獰猛な竜騎士と草食系悪役令嬢

 だから、作中のヴィルフリートは、本命フレデリックの居るフロレンティーナにはそれほどの熱意なく諦めたんだ。

「……おいおい。なんだよ。この前まで恋愛なんてと言っていた草食系が、もう既に恋でもしているのか?」

「恋なんて……」

 私がすでに誰かに恋をしているなんて、何を誤解しているんだかと呆れた私は、そこで言葉を止めた。

 ……恋なんて懲り懲り、そう思ってた。

 それはもちろん、あの元婚約者フレデリックのせいだけど、今はもう彼も無関係だ……フロレンティーナも、私にはもう近寄れない。

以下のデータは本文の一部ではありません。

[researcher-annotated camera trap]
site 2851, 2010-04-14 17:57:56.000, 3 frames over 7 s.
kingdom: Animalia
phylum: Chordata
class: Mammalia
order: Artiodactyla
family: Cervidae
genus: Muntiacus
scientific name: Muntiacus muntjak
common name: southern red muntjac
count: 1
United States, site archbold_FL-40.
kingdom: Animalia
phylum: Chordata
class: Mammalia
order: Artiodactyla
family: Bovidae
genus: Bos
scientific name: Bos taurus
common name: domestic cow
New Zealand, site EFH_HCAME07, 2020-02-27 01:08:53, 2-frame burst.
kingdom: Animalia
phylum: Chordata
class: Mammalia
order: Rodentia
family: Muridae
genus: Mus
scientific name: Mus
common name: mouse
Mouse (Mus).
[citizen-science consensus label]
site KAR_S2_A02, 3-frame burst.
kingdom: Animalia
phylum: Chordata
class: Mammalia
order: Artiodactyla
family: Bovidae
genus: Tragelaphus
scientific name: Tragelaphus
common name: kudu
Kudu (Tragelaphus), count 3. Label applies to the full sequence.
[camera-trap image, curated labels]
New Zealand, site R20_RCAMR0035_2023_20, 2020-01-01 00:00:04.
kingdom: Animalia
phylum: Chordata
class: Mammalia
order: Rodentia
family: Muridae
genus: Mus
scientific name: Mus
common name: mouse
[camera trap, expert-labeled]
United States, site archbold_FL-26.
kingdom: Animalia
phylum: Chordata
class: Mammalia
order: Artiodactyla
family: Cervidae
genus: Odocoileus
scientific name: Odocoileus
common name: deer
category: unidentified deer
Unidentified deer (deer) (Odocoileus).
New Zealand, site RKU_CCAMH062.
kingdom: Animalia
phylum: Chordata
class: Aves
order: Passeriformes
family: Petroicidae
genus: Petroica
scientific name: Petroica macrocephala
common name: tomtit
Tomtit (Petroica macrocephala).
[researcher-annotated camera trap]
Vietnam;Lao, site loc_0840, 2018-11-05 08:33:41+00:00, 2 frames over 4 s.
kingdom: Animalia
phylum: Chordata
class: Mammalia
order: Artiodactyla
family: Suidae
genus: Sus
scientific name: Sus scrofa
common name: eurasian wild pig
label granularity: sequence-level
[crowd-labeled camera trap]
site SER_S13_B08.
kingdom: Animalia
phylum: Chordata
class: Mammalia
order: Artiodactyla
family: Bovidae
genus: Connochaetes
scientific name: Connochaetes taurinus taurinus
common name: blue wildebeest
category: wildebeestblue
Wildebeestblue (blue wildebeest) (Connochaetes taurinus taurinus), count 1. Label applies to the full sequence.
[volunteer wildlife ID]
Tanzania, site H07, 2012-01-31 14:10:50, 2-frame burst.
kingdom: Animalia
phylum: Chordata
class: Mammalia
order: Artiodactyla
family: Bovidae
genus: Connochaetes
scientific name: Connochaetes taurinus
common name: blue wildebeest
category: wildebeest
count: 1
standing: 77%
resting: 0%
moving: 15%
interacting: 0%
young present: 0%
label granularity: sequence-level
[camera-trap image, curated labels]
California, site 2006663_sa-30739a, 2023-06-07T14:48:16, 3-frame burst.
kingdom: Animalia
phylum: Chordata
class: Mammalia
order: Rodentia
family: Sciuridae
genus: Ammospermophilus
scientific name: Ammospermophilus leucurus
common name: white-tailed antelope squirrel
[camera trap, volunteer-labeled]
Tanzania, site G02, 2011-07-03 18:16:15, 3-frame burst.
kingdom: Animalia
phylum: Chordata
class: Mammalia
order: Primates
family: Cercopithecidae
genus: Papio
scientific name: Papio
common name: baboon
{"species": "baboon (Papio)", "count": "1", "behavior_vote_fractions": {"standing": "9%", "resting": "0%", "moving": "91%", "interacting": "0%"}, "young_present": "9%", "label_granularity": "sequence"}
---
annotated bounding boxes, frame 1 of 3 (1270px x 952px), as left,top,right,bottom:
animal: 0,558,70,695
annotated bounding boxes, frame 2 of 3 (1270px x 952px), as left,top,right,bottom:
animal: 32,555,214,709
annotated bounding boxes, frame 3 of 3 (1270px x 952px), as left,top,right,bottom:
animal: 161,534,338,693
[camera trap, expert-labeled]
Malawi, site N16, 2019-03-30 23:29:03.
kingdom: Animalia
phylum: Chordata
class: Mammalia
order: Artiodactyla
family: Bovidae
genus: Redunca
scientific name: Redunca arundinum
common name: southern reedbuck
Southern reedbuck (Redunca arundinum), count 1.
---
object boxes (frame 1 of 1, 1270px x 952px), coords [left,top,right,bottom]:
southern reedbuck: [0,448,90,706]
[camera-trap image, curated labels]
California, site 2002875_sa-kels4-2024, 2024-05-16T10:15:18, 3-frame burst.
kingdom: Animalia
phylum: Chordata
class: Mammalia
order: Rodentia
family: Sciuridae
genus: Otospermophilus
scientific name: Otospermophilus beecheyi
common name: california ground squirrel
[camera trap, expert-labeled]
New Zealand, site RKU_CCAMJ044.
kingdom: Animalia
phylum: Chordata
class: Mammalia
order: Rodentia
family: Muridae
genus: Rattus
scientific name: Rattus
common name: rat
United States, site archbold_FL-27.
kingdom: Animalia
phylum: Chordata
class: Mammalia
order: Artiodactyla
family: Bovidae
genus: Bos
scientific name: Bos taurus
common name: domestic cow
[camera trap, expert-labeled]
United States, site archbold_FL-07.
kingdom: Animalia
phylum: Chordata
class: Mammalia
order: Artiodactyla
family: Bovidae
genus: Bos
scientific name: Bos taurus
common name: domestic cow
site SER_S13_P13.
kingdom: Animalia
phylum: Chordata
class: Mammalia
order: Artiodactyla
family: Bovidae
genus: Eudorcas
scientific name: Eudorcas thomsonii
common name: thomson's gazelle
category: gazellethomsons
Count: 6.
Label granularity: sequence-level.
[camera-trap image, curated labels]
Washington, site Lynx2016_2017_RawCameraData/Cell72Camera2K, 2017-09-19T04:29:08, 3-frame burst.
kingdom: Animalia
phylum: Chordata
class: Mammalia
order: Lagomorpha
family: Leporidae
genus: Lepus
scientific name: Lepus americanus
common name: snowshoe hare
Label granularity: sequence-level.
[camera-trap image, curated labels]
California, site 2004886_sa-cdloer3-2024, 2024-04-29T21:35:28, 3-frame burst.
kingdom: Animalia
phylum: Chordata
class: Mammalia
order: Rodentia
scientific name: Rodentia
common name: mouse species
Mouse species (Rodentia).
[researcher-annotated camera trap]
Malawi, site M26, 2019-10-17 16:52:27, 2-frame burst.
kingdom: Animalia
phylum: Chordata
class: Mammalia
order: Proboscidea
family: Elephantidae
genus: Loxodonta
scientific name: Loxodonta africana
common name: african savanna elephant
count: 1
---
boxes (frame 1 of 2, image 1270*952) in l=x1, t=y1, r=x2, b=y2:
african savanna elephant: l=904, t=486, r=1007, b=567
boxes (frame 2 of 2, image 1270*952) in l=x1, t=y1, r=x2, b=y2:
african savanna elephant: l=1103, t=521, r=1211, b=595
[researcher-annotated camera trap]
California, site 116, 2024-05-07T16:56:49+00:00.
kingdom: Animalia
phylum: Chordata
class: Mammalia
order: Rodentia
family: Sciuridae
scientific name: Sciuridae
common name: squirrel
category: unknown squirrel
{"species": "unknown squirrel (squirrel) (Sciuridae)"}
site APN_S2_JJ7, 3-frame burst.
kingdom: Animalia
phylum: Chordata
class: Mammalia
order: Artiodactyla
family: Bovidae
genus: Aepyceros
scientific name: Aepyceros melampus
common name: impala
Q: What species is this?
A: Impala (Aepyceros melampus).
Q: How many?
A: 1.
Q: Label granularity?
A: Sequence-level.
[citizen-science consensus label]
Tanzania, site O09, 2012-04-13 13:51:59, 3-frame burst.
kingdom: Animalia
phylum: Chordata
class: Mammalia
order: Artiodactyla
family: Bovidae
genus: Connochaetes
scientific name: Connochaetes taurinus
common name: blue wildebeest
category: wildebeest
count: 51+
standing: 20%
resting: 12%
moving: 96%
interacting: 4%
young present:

 そうよ。あんな人のために、これからの人生無駄にするなんて、絶対嫌。だから、そうよ。別にそういうつもりではなくて。

 ……これは、私の一般的な恋愛論として。

「良い人がいたら、ですけど」

 良い人が居たら……恋愛をしても、良いかも知れない。

 この人ならって、そう信じられる人が居たら。

 それなら。

「……目の前に居るだろ?」

 近い距離から、ゆっくりと迫り来る、真っ直ぐな青い瞳。

 綺麗だと見蕩れている間に、色々と問題は起こりそうだった。